He is currently doing typical barbell lifts such as the bench press and squat and didn’t quite understand my training methods, which make use of sandbags, suspension trainers like the TRX, resistance bands, ropes and dumbbells.

I have a barbell tucked in a corner, which I use with some clients as a leverage press, but other than that, no barbell lifts.  At one point he asked her if they bench.  We do some dumbbell bench presses on a flat bench or on a stability ball, but my preference is some kind of pushup variation or presses using a flex band, in a standing position, which trains core stability.

Many people tend to think of barbells and dumbbells when “lifting weights” or some weight machine, like a lat pulldown.  When you realize that the point is to challenge your muscles with some type of resistance, than that resistance can take the form of your own bodyweight, sand, flex bands, or whatever.

He talked about doing weight training and I mentioned using heavy sandbags and how they can feel much heavier than a barbell.  He then picked a 140 pound sandbag off the floor using the parallel handles and found out what I was talking about.

A little later he asked me directly, “do you lift weights?”  Presumably, because I look like I do some resistance training (hopefully).  I told him I used to do all my training with barbells and dumbbells but now stick to what you see in my studio and think the results are about the same, with fewer injuries.

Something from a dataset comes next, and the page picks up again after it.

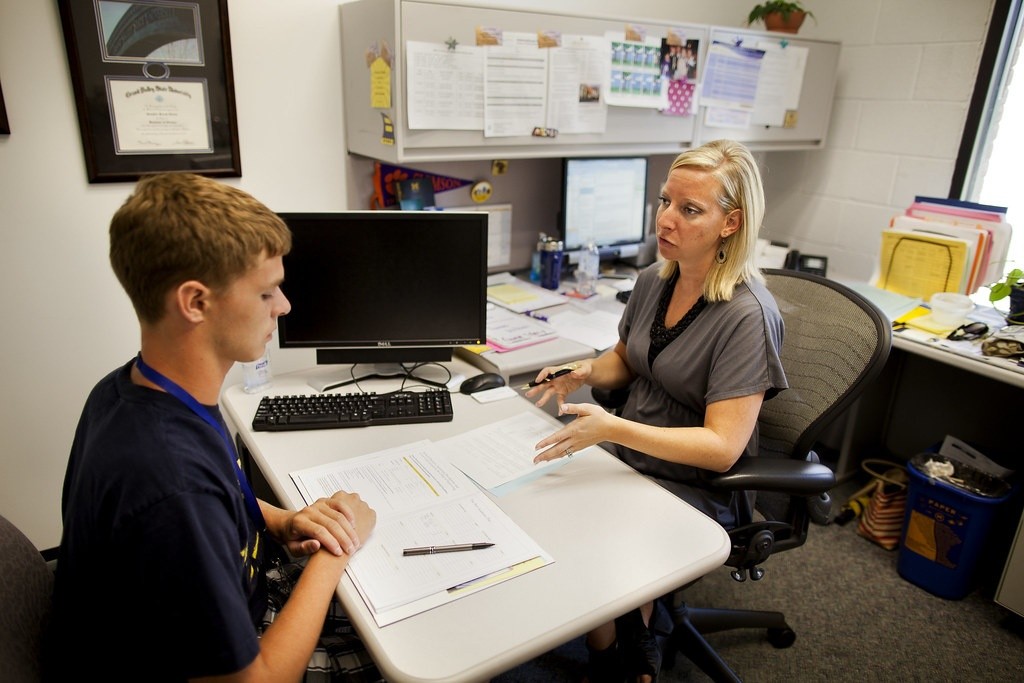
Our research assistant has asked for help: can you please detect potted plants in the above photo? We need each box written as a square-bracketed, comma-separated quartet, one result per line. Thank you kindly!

Obviously, if you are training for some type of strength competition that involves lifting weights, you need to train that way, but if you are just training for general fitness, general strength and fat loss, the previously mentioned tools work just fine, at least my clients think so.

When using sandbags, suspension trainers, bands and ropes, there are an almost unlimited number of exercise combinations that can be used.  Besides getting great results, this also prevents boredom from setting in.  Lack of time and boredom are the two biggest excuses people have for not exercising, so this is another reason for these methods.

Here are some of my 50 something clients who have lean, muscular bodies and can do all the physical activities they want with no problems.  They are happy with the results they get and it doesn’t hurt when someone in a store asks them how they got their arms in that kind of shape.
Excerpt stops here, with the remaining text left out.